*** Selected extract Section Begins ***
Australia’s Trade Minister Simon Birmingham said that the government had advised counterparts in Beijing “to request formal consultations with China.” It could take years to resolve the dispute process, but the organization should acknowledge that the tariffs are not supported by facts and evidence,” he said.

“We will make this formal request to the WTO,” Mr. Birmingham said. “WTO dispute resolution processes are not perfect, and they take longer than would be ideal, but ultimately, it is the right avenue for Australia to take.”

After accusing the country of dumping the grain and subsidizing its farmers, China hit Australian barley with tariffs of over 80 percent in May. According to estimates from GrainGrowers, an industry group, the duties would cost Australian producers around $1.9 billion over the next five years.

“We are highly confident that based on the evidence, data, and analysis that we have put together already, Australia has an incredibly strong case to mount,” Birmingham said.

Long process

WTO conflict settlements can often be a long process and it is not anticipated that the outcome will be known for months. A recent case involving China and America took about two years, when a panel ruled in September that when it imposed tariffs on Chinese products in 2018, the US violated worldwide regulations.

Since 2018, when Australia barred China’s Huawei Technologies from building its 5G network on national security grounds, relations between the two countries have been fraught. It further worsened this year after the Australian Prime Minister Scott Morrison called for an international investigation into the origins of the coronavirus. China accuses Australia of being a puppet of the United States and of interfering in its internal affairs.
*** Selected extract Section Ends ***
*** Given entries Section Begins ***
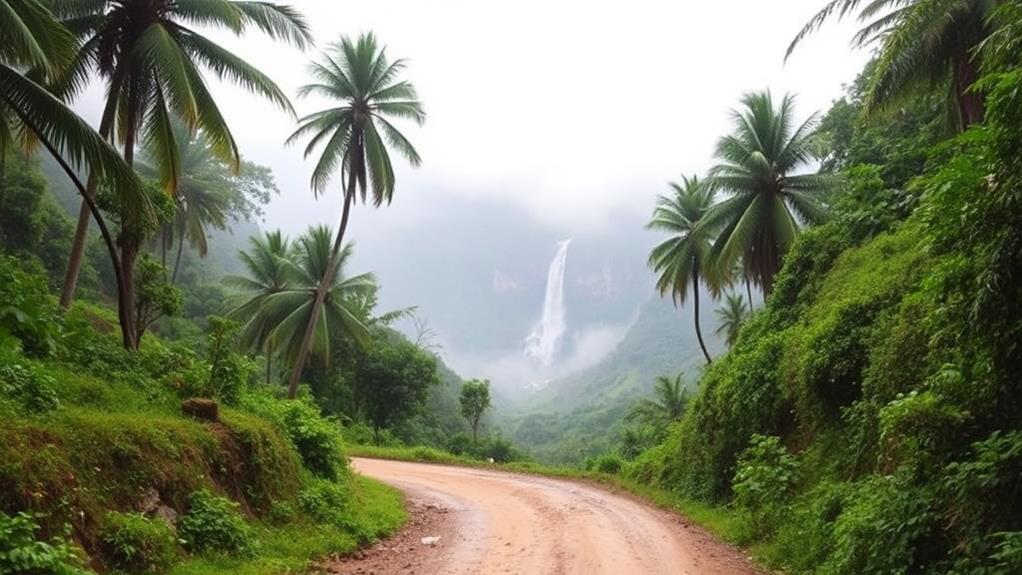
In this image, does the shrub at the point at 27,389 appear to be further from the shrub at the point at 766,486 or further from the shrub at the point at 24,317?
the shrub at the point at 766,486

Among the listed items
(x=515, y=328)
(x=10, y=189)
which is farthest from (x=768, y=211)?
(x=515, y=328)

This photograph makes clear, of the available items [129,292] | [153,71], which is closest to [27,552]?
[129,292]

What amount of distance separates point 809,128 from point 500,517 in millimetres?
17722

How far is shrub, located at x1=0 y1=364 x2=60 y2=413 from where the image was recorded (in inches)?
242

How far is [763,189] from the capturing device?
71.5 feet

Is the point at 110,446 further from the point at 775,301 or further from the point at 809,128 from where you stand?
the point at 809,128

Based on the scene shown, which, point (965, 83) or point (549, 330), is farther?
point (549, 330)

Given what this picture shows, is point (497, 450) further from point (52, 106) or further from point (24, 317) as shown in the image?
point (24, 317)

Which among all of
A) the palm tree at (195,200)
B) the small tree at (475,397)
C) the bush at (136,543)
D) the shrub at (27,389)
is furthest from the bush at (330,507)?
the palm tree at (195,200)

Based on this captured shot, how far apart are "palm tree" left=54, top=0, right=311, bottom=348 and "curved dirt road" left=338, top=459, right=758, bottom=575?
6437mm

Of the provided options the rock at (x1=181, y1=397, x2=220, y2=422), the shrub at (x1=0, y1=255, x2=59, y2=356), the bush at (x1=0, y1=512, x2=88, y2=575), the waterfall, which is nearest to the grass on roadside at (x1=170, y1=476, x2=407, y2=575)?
the bush at (x1=0, y1=512, x2=88, y2=575)

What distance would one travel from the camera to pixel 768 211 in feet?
70.4

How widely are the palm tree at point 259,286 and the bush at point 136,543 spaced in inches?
842

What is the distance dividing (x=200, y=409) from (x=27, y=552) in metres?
4.35
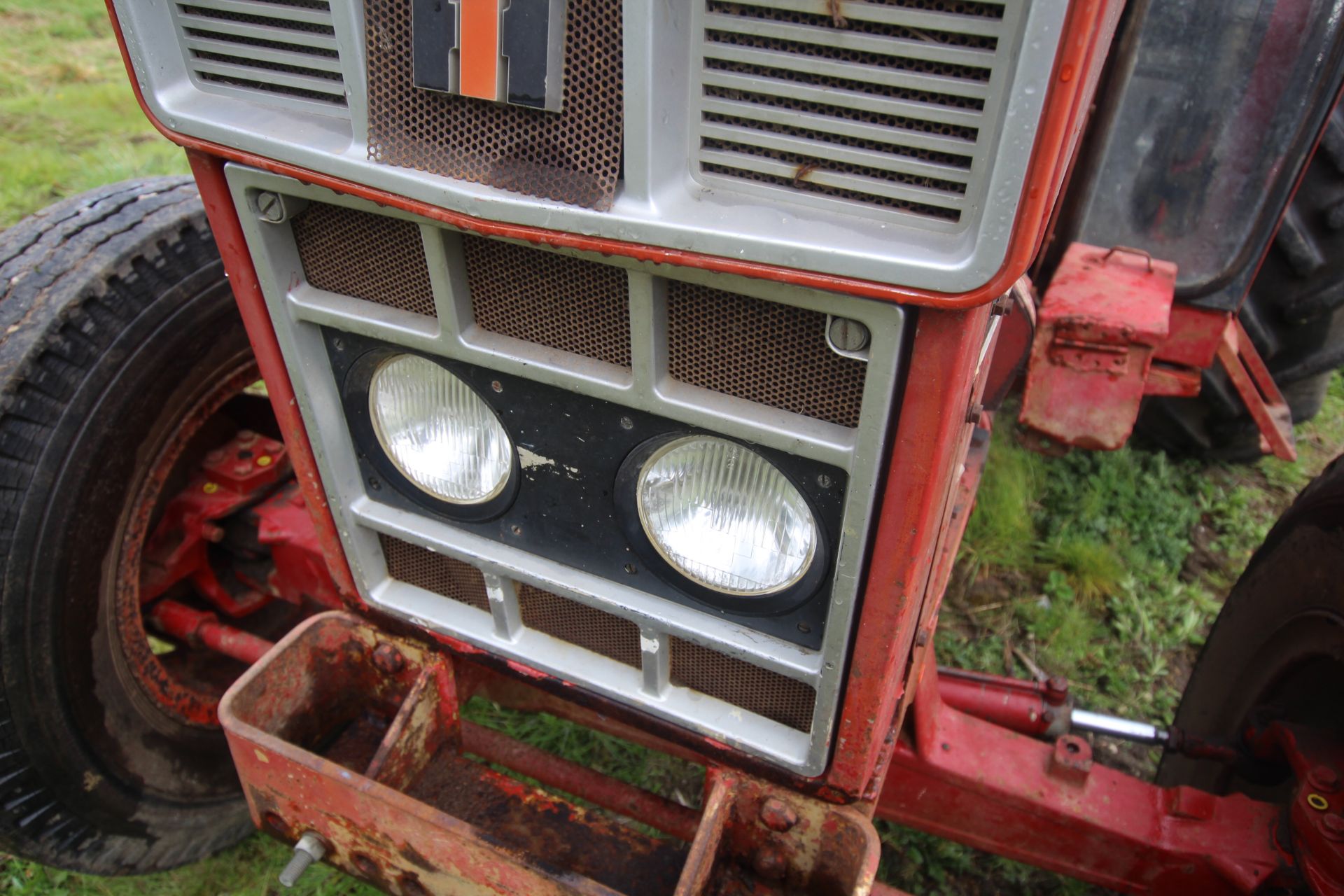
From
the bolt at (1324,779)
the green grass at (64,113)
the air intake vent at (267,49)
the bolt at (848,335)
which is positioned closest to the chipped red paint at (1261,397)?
the bolt at (1324,779)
*** Given entries Section Ends ***
Continue the article about Australia's WTO complaint over China's barley tariffs, picking up after its final sentence.

It’s a marked reversal in the once cordial relationship that saw Australia host a state visit by President Xi Jinping in 2014 and sign a comprehensive free-trade agreement a year later. So far this year, China has hit Australia with a raft of trade restrictions on products including copper, wine, timber and lobster amid deteriorating diplomatic ties.

More challenges

Mr. Birmingham did not rule out the possibility of raising more WTO challenges against China, noting that the anti-dumping charges against the Australian wine industry, which could drive tariffs to more than 200 percent had similar criteria to those relating to barley, and that the government has the ability to respond.

He added that China’s actions have increased the risk profile of doing business with the Asian country for companies all over the world.

Coal is being affected as well. After ports were verbally ordered in October not to offload such shipments, more than 50 vessels carrying Australian coal are stranded near China. A recent report said that China’s National Development & Reform Commission even seems to formalize its coal curbs after granting permission to power plants to import the commodity without restrictions, except from Australia.

If this proved to be correct, such a ban would also breach WTO rules and the free-trade agreement that China and Australia signed in 2015, Mr Morrison said.